══ RECORDS FOR THE EXERCISE ══

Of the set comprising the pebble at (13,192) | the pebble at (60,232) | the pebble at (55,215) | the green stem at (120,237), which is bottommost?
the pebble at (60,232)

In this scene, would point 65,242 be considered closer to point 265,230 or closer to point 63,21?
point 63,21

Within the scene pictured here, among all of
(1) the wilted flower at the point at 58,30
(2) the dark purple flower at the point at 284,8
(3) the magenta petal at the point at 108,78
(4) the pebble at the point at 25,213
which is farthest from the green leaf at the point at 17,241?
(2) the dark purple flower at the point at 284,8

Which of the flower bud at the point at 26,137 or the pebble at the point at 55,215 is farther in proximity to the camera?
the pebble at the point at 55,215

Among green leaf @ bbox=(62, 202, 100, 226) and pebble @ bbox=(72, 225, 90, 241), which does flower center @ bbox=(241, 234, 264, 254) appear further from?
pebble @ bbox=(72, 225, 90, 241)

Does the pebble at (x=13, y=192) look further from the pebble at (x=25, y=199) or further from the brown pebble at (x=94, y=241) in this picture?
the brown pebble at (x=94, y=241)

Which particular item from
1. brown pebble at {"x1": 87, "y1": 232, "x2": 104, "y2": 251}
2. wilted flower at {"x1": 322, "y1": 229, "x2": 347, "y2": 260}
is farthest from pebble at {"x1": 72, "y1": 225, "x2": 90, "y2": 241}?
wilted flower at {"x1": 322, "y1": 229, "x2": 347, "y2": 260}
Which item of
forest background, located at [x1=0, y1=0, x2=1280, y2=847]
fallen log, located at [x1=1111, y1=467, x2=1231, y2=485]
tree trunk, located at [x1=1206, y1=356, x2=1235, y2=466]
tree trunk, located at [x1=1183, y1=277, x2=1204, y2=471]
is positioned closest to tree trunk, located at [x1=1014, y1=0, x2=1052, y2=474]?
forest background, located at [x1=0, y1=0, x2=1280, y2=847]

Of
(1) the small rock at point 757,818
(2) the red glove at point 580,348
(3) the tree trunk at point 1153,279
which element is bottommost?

═══

BRIEF: Rewrite all of the data, changing "red glove" to "blue glove" wherever it occurs and leaving every other word as it is.

OUTPUT:
Of the set comprising the pebble at (13,192) | the pebble at (60,232) | the pebble at (55,215) | the green stem at (120,237), which is bottommost?
the pebble at (60,232)

In this scene, would point 65,242 be considered closer to point 265,230 or closer to point 63,21?
point 63,21

Within the scene pictured here, among all of
(1) the wilted flower at the point at 58,30
(2) the dark purple flower at the point at 284,8
(3) the magenta petal at the point at 108,78
(4) the pebble at the point at 25,213
which is farthest from the green leaf at the point at 17,241?
(2) the dark purple flower at the point at 284,8

Which of the flower bud at the point at 26,137 or the pebble at the point at 55,215 is farther in proximity to the camera?
the pebble at the point at 55,215

Among green leaf @ bbox=(62, 202, 100, 226) and pebble @ bbox=(72, 225, 90, 241), which does flower center @ bbox=(241, 234, 264, 254) appear further from?
pebble @ bbox=(72, 225, 90, 241)

Does the pebble at (x=13, y=192) look further from the pebble at (x=25, y=199) or further from the brown pebble at (x=94, y=241) in this picture?
the brown pebble at (x=94, y=241)

Which particular item from
1. brown pebble at {"x1": 87, "y1": 232, "x2": 104, "y2": 251}
2. wilted flower at {"x1": 322, "y1": 229, "x2": 347, "y2": 260}
is farthest from pebble at {"x1": 72, "y1": 225, "x2": 90, "y2": 241}?
wilted flower at {"x1": 322, "y1": 229, "x2": 347, "y2": 260}
Which item of
forest background, located at [x1=0, y1=0, x2=1280, y2=847]
fallen log, located at [x1=1111, y1=467, x2=1231, y2=485]
tree trunk, located at [x1=1206, y1=356, x2=1235, y2=466]
tree trunk, located at [x1=1183, y1=277, x2=1204, y2=471]
is positioned closest to tree trunk, located at [x1=1014, y1=0, x2=1052, y2=474]?
forest background, located at [x1=0, y1=0, x2=1280, y2=847]

Of
(1) the small rock at point 757,818
(2) the blue glove at point 580,348
(3) the tree trunk at point 1153,279
which element is bottommost?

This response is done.